Рюкзак ботаника полон интересными и разнообразными находками, но раздумья его на засушливых берегах Евфрата, при виде реки, которая без удержу несет свои воды в Индийский океан,
скорее печальны, нежели веселы. "Прошлое, несомненно, было богаче, полнее, интереснее современности. Нет никаких сомнений в том, что можно вернуть прошлое в смысле рационального
использования водных богатств и превосходных земель". Но кому этим заниматься? В стране, превышающей по площади Францию, в 1926 году – один агроном. "Страна древней великой культуры...
по существу переживает период глубочайшего упадка, безлюдия, неиспользования огромных естественных ресурсов, которые могли бы дать возможность существования многим миллионам населения.

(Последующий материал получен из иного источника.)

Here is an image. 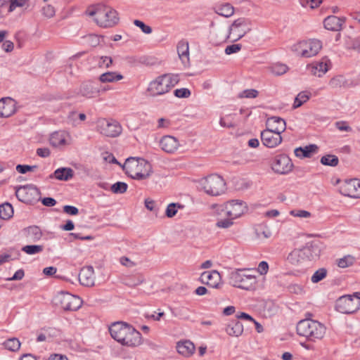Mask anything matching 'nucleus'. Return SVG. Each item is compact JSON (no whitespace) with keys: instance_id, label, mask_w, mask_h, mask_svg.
Returning a JSON list of instances; mask_svg holds the SVG:
<instances>
[{"instance_id":"f257e3e1","label":"nucleus","mask_w":360,"mask_h":360,"mask_svg":"<svg viewBox=\"0 0 360 360\" xmlns=\"http://www.w3.org/2000/svg\"><path fill=\"white\" fill-rule=\"evenodd\" d=\"M266 124L267 128L261 132L262 142L267 148H276L282 142L281 133L285 130V122L279 117L273 116L267 119Z\"/></svg>"},{"instance_id":"f03ea898","label":"nucleus","mask_w":360,"mask_h":360,"mask_svg":"<svg viewBox=\"0 0 360 360\" xmlns=\"http://www.w3.org/2000/svg\"><path fill=\"white\" fill-rule=\"evenodd\" d=\"M125 174L133 179H148L153 174L151 164L143 158L131 157L122 165Z\"/></svg>"},{"instance_id":"7ed1b4c3","label":"nucleus","mask_w":360,"mask_h":360,"mask_svg":"<svg viewBox=\"0 0 360 360\" xmlns=\"http://www.w3.org/2000/svg\"><path fill=\"white\" fill-rule=\"evenodd\" d=\"M297 333L304 337L309 342H316L321 340L326 333V327L322 323L307 318L300 320L296 327Z\"/></svg>"},{"instance_id":"20e7f679","label":"nucleus","mask_w":360,"mask_h":360,"mask_svg":"<svg viewBox=\"0 0 360 360\" xmlns=\"http://www.w3.org/2000/svg\"><path fill=\"white\" fill-rule=\"evenodd\" d=\"M179 81L178 75L165 74L151 81L146 91L151 96H161L169 92Z\"/></svg>"},{"instance_id":"39448f33","label":"nucleus","mask_w":360,"mask_h":360,"mask_svg":"<svg viewBox=\"0 0 360 360\" xmlns=\"http://www.w3.org/2000/svg\"><path fill=\"white\" fill-rule=\"evenodd\" d=\"M197 183L198 189L210 196L221 195L226 190V184L224 179L216 174L203 177L199 179Z\"/></svg>"},{"instance_id":"423d86ee","label":"nucleus","mask_w":360,"mask_h":360,"mask_svg":"<svg viewBox=\"0 0 360 360\" xmlns=\"http://www.w3.org/2000/svg\"><path fill=\"white\" fill-rule=\"evenodd\" d=\"M89 15L94 16V20L101 27H112L119 22L117 12L108 6H100L89 12Z\"/></svg>"},{"instance_id":"0eeeda50","label":"nucleus","mask_w":360,"mask_h":360,"mask_svg":"<svg viewBox=\"0 0 360 360\" xmlns=\"http://www.w3.org/2000/svg\"><path fill=\"white\" fill-rule=\"evenodd\" d=\"M322 48L321 41L318 39H309L300 41L292 46V50L297 55L309 58L316 56Z\"/></svg>"},{"instance_id":"6e6552de","label":"nucleus","mask_w":360,"mask_h":360,"mask_svg":"<svg viewBox=\"0 0 360 360\" xmlns=\"http://www.w3.org/2000/svg\"><path fill=\"white\" fill-rule=\"evenodd\" d=\"M97 131L108 137H117L122 131V126L115 120L101 118L96 122Z\"/></svg>"},{"instance_id":"1a4fd4ad","label":"nucleus","mask_w":360,"mask_h":360,"mask_svg":"<svg viewBox=\"0 0 360 360\" xmlns=\"http://www.w3.org/2000/svg\"><path fill=\"white\" fill-rule=\"evenodd\" d=\"M319 252L320 250L317 245H307L302 249H296L292 251L288 255V259L292 264L299 263L305 258L311 260L319 257Z\"/></svg>"},{"instance_id":"9d476101","label":"nucleus","mask_w":360,"mask_h":360,"mask_svg":"<svg viewBox=\"0 0 360 360\" xmlns=\"http://www.w3.org/2000/svg\"><path fill=\"white\" fill-rule=\"evenodd\" d=\"M213 207H217L221 211H224L227 217L234 219L244 214L247 210L246 202L240 200H229L221 206L214 205Z\"/></svg>"},{"instance_id":"9b49d317","label":"nucleus","mask_w":360,"mask_h":360,"mask_svg":"<svg viewBox=\"0 0 360 360\" xmlns=\"http://www.w3.org/2000/svg\"><path fill=\"white\" fill-rule=\"evenodd\" d=\"M54 300L56 304L66 311H76L82 304L80 297L68 292H60L55 297Z\"/></svg>"},{"instance_id":"f8f14e48","label":"nucleus","mask_w":360,"mask_h":360,"mask_svg":"<svg viewBox=\"0 0 360 360\" xmlns=\"http://www.w3.org/2000/svg\"><path fill=\"white\" fill-rule=\"evenodd\" d=\"M293 167L292 160L285 154L276 155L271 164L274 172L281 175L289 174L292 171Z\"/></svg>"},{"instance_id":"ddd939ff","label":"nucleus","mask_w":360,"mask_h":360,"mask_svg":"<svg viewBox=\"0 0 360 360\" xmlns=\"http://www.w3.org/2000/svg\"><path fill=\"white\" fill-rule=\"evenodd\" d=\"M360 307V301L355 300L352 295L340 297L336 302L335 308L342 314H352Z\"/></svg>"},{"instance_id":"4468645a","label":"nucleus","mask_w":360,"mask_h":360,"mask_svg":"<svg viewBox=\"0 0 360 360\" xmlns=\"http://www.w3.org/2000/svg\"><path fill=\"white\" fill-rule=\"evenodd\" d=\"M246 22L244 18L236 20L229 27L228 32L224 35V39H230L232 41H237L245 34Z\"/></svg>"},{"instance_id":"2eb2a0df","label":"nucleus","mask_w":360,"mask_h":360,"mask_svg":"<svg viewBox=\"0 0 360 360\" xmlns=\"http://www.w3.org/2000/svg\"><path fill=\"white\" fill-rule=\"evenodd\" d=\"M49 142L53 147L64 148L72 143V137L67 131H57L51 134Z\"/></svg>"},{"instance_id":"dca6fc26","label":"nucleus","mask_w":360,"mask_h":360,"mask_svg":"<svg viewBox=\"0 0 360 360\" xmlns=\"http://www.w3.org/2000/svg\"><path fill=\"white\" fill-rule=\"evenodd\" d=\"M339 191L345 196L360 198V180L356 179L347 180L340 185Z\"/></svg>"},{"instance_id":"f3484780","label":"nucleus","mask_w":360,"mask_h":360,"mask_svg":"<svg viewBox=\"0 0 360 360\" xmlns=\"http://www.w3.org/2000/svg\"><path fill=\"white\" fill-rule=\"evenodd\" d=\"M200 282L212 288L219 289L222 285L221 276L217 270L206 271L201 274Z\"/></svg>"},{"instance_id":"a211bd4d","label":"nucleus","mask_w":360,"mask_h":360,"mask_svg":"<svg viewBox=\"0 0 360 360\" xmlns=\"http://www.w3.org/2000/svg\"><path fill=\"white\" fill-rule=\"evenodd\" d=\"M143 343L141 333L131 326L126 335L122 339L120 344L129 347H136Z\"/></svg>"},{"instance_id":"6ab92c4d","label":"nucleus","mask_w":360,"mask_h":360,"mask_svg":"<svg viewBox=\"0 0 360 360\" xmlns=\"http://www.w3.org/2000/svg\"><path fill=\"white\" fill-rule=\"evenodd\" d=\"M131 326L122 321L115 322L110 326L109 332L111 337L117 342L120 343L122 339Z\"/></svg>"},{"instance_id":"aec40b11","label":"nucleus","mask_w":360,"mask_h":360,"mask_svg":"<svg viewBox=\"0 0 360 360\" xmlns=\"http://www.w3.org/2000/svg\"><path fill=\"white\" fill-rule=\"evenodd\" d=\"M248 279V274L246 269H237L230 274V284L233 287L247 289L245 287L246 280Z\"/></svg>"},{"instance_id":"412c9836","label":"nucleus","mask_w":360,"mask_h":360,"mask_svg":"<svg viewBox=\"0 0 360 360\" xmlns=\"http://www.w3.org/2000/svg\"><path fill=\"white\" fill-rule=\"evenodd\" d=\"M105 90V89H101L91 82H86L80 86L79 94L86 98H91L97 97L99 96L101 91Z\"/></svg>"},{"instance_id":"4be33fe9","label":"nucleus","mask_w":360,"mask_h":360,"mask_svg":"<svg viewBox=\"0 0 360 360\" xmlns=\"http://www.w3.org/2000/svg\"><path fill=\"white\" fill-rule=\"evenodd\" d=\"M160 146L163 151L167 153H173L178 149L179 143L174 136L166 135L161 138Z\"/></svg>"},{"instance_id":"5701e85b","label":"nucleus","mask_w":360,"mask_h":360,"mask_svg":"<svg viewBox=\"0 0 360 360\" xmlns=\"http://www.w3.org/2000/svg\"><path fill=\"white\" fill-rule=\"evenodd\" d=\"M79 281L82 285L93 286L95 283L94 268L92 266L83 267L79 274Z\"/></svg>"},{"instance_id":"b1692460","label":"nucleus","mask_w":360,"mask_h":360,"mask_svg":"<svg viewBox=\"0 0 360 360\" xmlns=\"http://www.w3.org/2000/svg\"><path fill=\"white\" fill-rule=\"evenodd\" d=\"M37 193V189L31 186H20L15 191L18 199L26 203L30 202L32 200V195Z\"/></svg>"},{"instance_id":"393cba45","label":"nucleus","mask_w":360,"mask_h":360,"mask_svg":"<svg viewBox=\"0 0 360 360\" xmlns=\"http://www.w3.org/2000/svg\"><path fill=\"white\" fill-rule=\"evenodd\" d=\"M15 112V101L11 98H3L0 100V116L8 117Z\"/></svg>"},{"instance_id":"a878e982","label":"nucleus","mask_w":360,"mask_h":360,"mask_svg":"<svg viewBox=\"0 0 360 360\" xmlns=\"http://www.w3.org/2000/svg\"><path fill=\"white\" fill-rule=\"evenodd\" d=\"M176 49L181 63L184 66H188L190 64L188 42L186 40H181L177 44Z\"/></svg>"},{"instance_id":"bb28decb","label":"nucleus","mask_w":360,"mask_h":360,"mask_svg":"<svg viewBox=\"0 0 360 360\" xmlns=\"http://www.w3.org/2000/svg\"><path fill=\"white\" fill-rule=\"evenodd\" d=\"M178 353L184 357H190L194 354L195 347L190 340L179 341L176 343Z\"/></svg>"},{"instance_id":"cd10ccee","label":"nucleus","mask_w":360,"mask_h":360,"mask_svg":"<svg viewBox=\"0 0 360 360\" xmlns=\"http://www.w3.org/2000/svg\"><path fill=\"white\" fill-rule=\"evenodd\" d=\"M329 60L323 59L319 62H314L309 65L311 73L317 77H321L328 70Z\"/></svg>"},{"instance_id":"c85d7f7f","label":"nucleus","mask_w":360,"mask_h":360,"mask_svg":"<svg viewBox=\"0 0 360 360\" xmlns=\"http://www.w3.org/2000/svg\"><path fill=\"white\" fill-rule=\"evenodd\" d=\"M345 20L335 15H330L323 21L326 29L331 31H338L342 29Z\"/></svg>"},{"instance_id":"c756f323","label":"nucleus","mask_w":360,"mask_h":360,"mask_svg":"<svg viewBox=\"0 0 360 360\" xmlns=\"http://www.w3.org/2000/svg\"><path fill=\"white\" fill-rule=\"evenodd\" d=\"M318 146L315 144H310L305 147H298L294 150L295 155L299 158H311L318 150Z\"/></svg>"},{"instance_id":"7c9ffc66","label":"nucleus","mask_w":360,"mask_h":360,"mask_svg":"<svg viewBox=\"0 0 360 360\" xmlns=\"http://www.w3.org/2000/svg\"><path fill=\"white\" fill-rule=\"evenodd\" d=\"M225 330L228 335L238 337L243 333V326L238 320L235 319L228 323Z\"/></svg>"},{"instance_id":"2f4dec72","label":"nucleus","mask_w":360,"mask_h":360,"mask_svg":"<svg viewBox=\"0 0 360 360\" xmlns=\"http://www.w3.org/2000/svg\"><path fill=\"white\" fill-rule=\"evenodd\" d=\"M25 234L27 240L30 243H36L39 241L43 235L39 227L37 226H32L27 228L25 230Z\"/></svg>"},{"instance_id":"473e14b6","label":"nucleus","mask_w":360,"mask_h":360,"mask_svg":"<svg viewBox=\"0 0 360 360\" xmlns=\"http://www.w3.org/2000/svg\"><path fill=\"white\" fill-rule=\"evenodd\" d=\"M73 170L70 167H60L57 169L50 177L53 176L60 181H68L73 176Z\"/></svg>"},{"instance_id":"72a5a7b5","label":"nucleus","mask_w":360,"mask_h":360,"mask_svg":"<svg viewBox=\"0 0 360 360\" xmlns=\"http://www.w3.org/2000/svg\"><path fill=\"white\" fill-rule=\"evenodd\" d=\"M123 79V75L116 72H107L99 77V81L102 83L115 82Z\"/></svg>"},{"instance_id":"f704fd0d","label":"nucleus","mask_w":360,"mask_h":360,"mask_svg":"<svg viewBox=\"0 0 360 360\" xmlns=\"http://www.w3.org/2000/svg\"><path fill=\"white\" fill-rule=\"evenodd\" d=\"M256 237L259 240L269 238L272 233L269 227L264 224H258L255 227Z\"/></svg>"},{"instance_id":"c9c22d12","label":"nucleus","mask_w":360,"mask_h":360,"mask_svg":"<svg viewBox=\"0 0 360 360\" xmlns=\"http://www.w3.org/2000/svg\"><path fill=\"white\" fill-rule=\"evenodd\" d=\"M216 13L225 18H229L234 13V8L228 3L218 6L215 9Z\"/></svg>"},{"instance_id":"e433bc0d","label":"nucleus","mask_w":360,"mask_h":360,"mask_svg":"<svg viewBox=\"0 0 360 360\" xmlns=\"http://www.w3.org/2000/svg\"><path fill=\"white\" fill-rule=\"evenodd\" d=\"M3 345L6 349L15 352L20 348L21 343L16 338H11L4 342Z\"/></svg>"},{"instance_id":"4c0bfd02","label":"nucleus","mask_w":360,"mask_h":360,"mask_svg":"<svg viewBox=\"0 0 360 360\" xmlns=\"http://www.w3.org/2000/svg\"><path fill=\"white\" fill-rule=\"evenodd\" d=\"M310 96L311 94L307 91H301L299 93L295 98L292 105L293 108H297L300 107L310 98Z\"/></svg>"},{"instance_id":"58836bf2","label":"nucleus","mask_w":360,"mask_h":360,"mask_svg":"<svg viewBox=\"0 0 360 360\" xmlns=\"http://www.w3.org/2000/svg\"><path fill=\"white\" fill-rule=\"evenodd\" d=\"M13 214V209L12 205L6 202L0 205V218L3 219H10Z\"/></svg>"},{"instance_id":"ea45409f","label":"nucleus","mask_w":360,"mask_h":360,"mask_svg":"<svg viewBox=\"0 0 360 360\" xmlns=\"http://www.w3.org/2000/svg\"><path fill=\"white\" fill-rule=\"evenodd\" d=\"M320 162L323 165L335 167L339 163V159L335 155H326L321 158Z\"/></svg>"},{"instance_id":"a19ab883","label":"nucleus","mask_w":360,"mask_h":360,"mask_svg":"<svg viewBox=\"0 0 360 360\" xmlns=\"http://www.w3.org/2000/svg\"><path fill=\"white\" fill-rule=\"evenodd\" d=\"M44 250V246L41 245H28L22 248V251L27 255H36Z\"/></svg>"},{"instance_id":"79ce46f5","label":"nucleus","mask_w":360,"mask_h":360,"mask_svg":"<svg viewBox=\"0 0 360 360\" xmlns=\"http://www.w3.org/2000/svg\"><path fill=\"white\" fill-rule=\"evenodd\" d=\"M182 207H183V205H181L179 203H175V202L169 203L166 208L165 215L168 218H172L176 214L178 210L181 209Z\"/></svg>"},{"instance_id":"37998d69","label":"nucleus","mask_w":360,"mask_h":360,"mask_svg":"<svg viewBox=\"0 0 360 360\" xmlns=\"http://www.w3.org/2000/svg\"><path fill=\"white\" fill-rule=\"evenodd\" d=\"M327 269L325 268L319 269L317 271L314 272L311 278V281L313 283H317L319 281H322L327 276Z\"/></svg>"},{"instance_id":"c03bdc74","label":"nucleus","mask_w":360,"mask_h":360,"mask_svg":"<svg viewBox=\"0 0 360 360\" xmlns=\"http://www.w3.org/2000/svg\"><path fill=\"white\" fill-rule=\"evenodd\" d=\"M128 185L124 182L118 181L112 184L110 187V190L113 193L122 194L127 190Z\"/></svg>"},{"instance_id":"a18cd8bd","label":"nucleus","mask_w":360,"mask_h":360,"mask_svg":"<svg viewBox=\"0 0 360 360\" xmlns=\"http://www.w3.org/2000/svg\"><path fill=\"white\" fill-rule=\"evenodd\" d=\"M354 258L350 255L345 256L338 260V266L340 268H346L353 264Z\"/></svg>"},{"instance_id":"49530a36","label":"nucleus","mask_w":360,"mask_h":360,"mask_svg":"<svg viewBox=\"0 0 360 360\" xmlns=\"http://www.w3.org/2000/svg\"><path fill=\"white\" fill-rule=\"evenodd\" d=\"M233 220L234 219L231 217L218 219L216 226L219 229H228L233 224Z\"/></svg>"},{"instance_id":"de8ad7c7","label":"nucleus","mask_w":360,"mask_h":360,"mask_svg":"<svg viewBox=\"0 0 360 360\" xmlns=\"http://www.w3.org/2000/svg\"><path fill=\"white\" fill-rule=\"evenodd\" d=\"M277 311V307L271 301L266 302L264 306V311L266 316H271Z\"/></svg>"},{"instance_id":"09e8293b","label":"nucleus","mask_w":360,"mask_h":360,"mask_svg":"<svg viewBox=\"0 0 360 360\" xmlns=\"http://www.w3.org/2000/svg\"><path fill=\"white\" fill-rule=\"evenodd\" d=\"M249 271H257L261 276L266 275L269 271V264L266 262L262 261L259 262L257 269H249Z\"/></svg>"},{"instance_id":"8fccbe9b","label":"nucleus","mask_w":360,"mask_h":360,"mask_svg":"<svg viewBox=\"0 0 360 360\" xmlns=\"http://www.w3.org/2000/svg\"><path fill=\"white\" fill-rule=\"evenodd\" d=\"M288 70V68L285 64L278 63L275 64L272 68V72L276 75H281L285 74Z\"/></svg>"},{"instance_id":"3c124183","label":"nucleus","mask_w":360,"mask_h":360,"mask_svg":"<svg viewBox=\"0 0 360 360\" xmlns=\"http://www.w3.org/2000/svg\"><path fill=\"white\" fill-rule=\"evenodd\" d=\"M134 24L136 27H139L141 30V31L146 34H150L153 32L151 27L146 25L143 22L139 20H134Z\"/></svg>"},{"instance_id":"603ef678","label":"nucleus","mask_w":360,"mask_h":360,"mask_svg":"<svg viewBox=\"0 0 360 360\" xmlns=\"http://www.w3.org/2000/svg\"><path fill=\"white\" fill-rule=\"evenodd\" d=\"M335 127L340 131L352 132V128L347 121H338L335 123Z\"/></svg>"},{"instance_id":"864d4df0","label":"nucleus","mask_w":360,"mask_h":360,"mask_svg":"<svg viewBox=\"0 0 360 360\" xmlns=\"http://www.w3.org/2000/svg\"><path fill=\"white\" fill-rule=\"evenodd\" d=\"M28 4V0H11L8 11H13L17 7H23Z\"/></svg>"},{"instance_id":"5fc2aeb1","label":"nucleus","mask_w":360,"mask_h":360,"mask_svg":"<svg viewBox=\"0 0 360 360\" xmlns=\"http://www.w3.org/2000/svg\"><path fill=\"white\" fill-rule=\"evenodd\" d=\"M174 316L183 320H188L190 317L188 309L180 308L176 311Z\"/></svg>"},{"instance_id":"6e6d98bb","label":"nucleus","mask_w":360,"mask_h":360,"mask_svg":"<svg viewBox=\"0 0 360 360\" xmlns=\"http://www.w3.org/2000/svg\"><path fill=\"white\" fill-rule=\"evenodd\" d=\"M112 63V59L108 56H101L98 60L100 68H108Z\"/></svg>"},{"instance_id":"4d7b16f0","label":"nucleus","mask_w":360,"mask_h":360,"mask_svg":"<svg viewBox=\"0 0 360 360\" xmlns=\"http://www.w3.org/2000/svg\"><path fill=\"white\" fill-rule=\"evenodd\" d=\"M37 167L36 165L30 166L26 165H18L16 166V170L20 174H25L27 172H32L36 169Z\"/></svg>"},{"instance_id":"13d9d810","label":"nucleus","mask_w":360,"mask_h":360,"mask_svg":"<svg viewBox=\"0 0 360 360\" xmlns=\"http://www.w3.org/2000/svg\"><path fill=\"white\" fill-rule=\"evenodd\" d=\"M241 47L242 46L239 44L229 45L226 47L224 52L226 55L236 53L240 51Z\"/></svg>"},{"instance_id":"bf43d9fd","label":"nucleus","mask_w":360,"mask_h":360,"mask_svg":"<svg viewBox=\"0 0 360 360\" xmlns=\"http://www.w3.org/2000/svg\"><path fill=\"white\" fill-rule=\"evenodd\" d=\"M290 215L300 217V218H308L311 216V213L306 210H295L290 212Z\"/></svg>"},{"instance_id":"052dcab7","label":"nucleus","mask_w":360,"mask_h":360,"mask_svg":"<svg viewBox=\"0 0 360 360\" xmlns=\"http://www.w3.org/2000/svg\"><path fill=\"white\" fill-rule=\"evenodd\" d=\"M174 95L178 98H188L191 95V91L186 88L178 89L174 91Z\"/></svg>"},{"instance_id":"680f3d73","label":"nucleus","mask_w":360,"mask_h":360,"mask_svg":"<svg viewBox=\"0 0 360 360\" xmlns=\"http://www.w3.org/2000/svg\"><path fill=\"white\" fill-rule=\"evenodd\" d=\"M42 13L46 18H52L55 15V9L51 5H47L42 8Z\"/></svg>"},{"instance_id":"e2e57ef3","label":"nucleus","mask_w":360,"mask_h":360,"mask_svg":"<svg viewBox=\"0 0 360 360\" xmlns=\"http://www.w3.org/2000/svg\"><path fill=\"white\" fill-rule=\"evenodd\" d=\"M63 212L69 215H77L79 213V210L75 206L65 205Z\"/></svg>"},{"instance_id":"0e129e2a","label":"nucleus","mask_w":360,"mask_h":360,"mask_svg":"<svg viewBox=\"0 0 360 360\" xmlns=\"http://www.w3.org/2000/svg\"><path fill=\"white\" fill-rule=\"evenodd\" d=\"M103 158L105 161L108 162L109 163L120 165L118 161L116 160V158L112 153L108 152L104 153L103 154Z\"/></svg>"},{"instance_id":"69168bd1","label":"nucleus","mask_w":360,"mask_h":360,"mask_svg":"<svg viewBox=\"0 0 360 360\" xmlns=\"http://www.w3.org/2000/svg\"><path fill=\"white\" fill-rule=\"evenodd\" d=\"M24 276H25L24 270L18 269L17 271H15V273L14 274V275L12 277L8 278L6 280L7 281H20L23 278Z\"/></svg>"},{"instance_id":"338daca9","label":"nucleus","mask_w":360,"mask_h":360,"mask_svg":"<svg viewBox=\"0 0 360 360\" xmlns=\"http://www.w3.org/2000/svg\"><path fill=\"white\" fill-rule=\"evenodd\" d=\"M86 38L92 46H96L100 43V37L96 34H89Z\"/></svg>"},{"instance_id":"774afa93","label":"nucleus","mask_w":360,"mask_h":360,"mask_svg":"<svg viewBox=\"0 0 360 360\" xmlns=\"http://www.w3.org/2000/svg\"><path fill=\"white\" fill-rule=\"evenodd\" d=\"M120 263L127 267L131 268L135 266V263L132 262L130 259L126 257H122L120 259Z\"/></svg>"}]
</instances>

Единственное, в чём сказалось влияние французов, это стратегические военные дороги, построенные в последние годы".
Срок сирийской визы истекал восьмого октября. Вечером третьего Николай Иванович кое-как дотащился до Бейрута на сломанном автомобиле. Позади лежал детально обследованный путь
длиной в тысячу пятьсот верст. Еще один рейс – по ливанскому побережью в рощу вымирающего ливанского кедра, упаковка тридцати ящиков с образцами и – прощай, Сирия! Впрочем, в
стране полицейского произвола предсказывать что-либо наперед всегда рискованно. В последний день, зайдя в какое-то официальное учреждение, где ему обещали выдать географические
карты Хорана, Николай Иванович ещё раз почувствовал себя "объектом особого наблюдения". Префектура строго-настрого запретила выдавать "чужаку" какие бы то ни было карты. "Мелка
душа у француза", – в сердцах записал Вавилов, имея в виду не французскую нацию, а вечного и неистребимого врага своего – чиновника.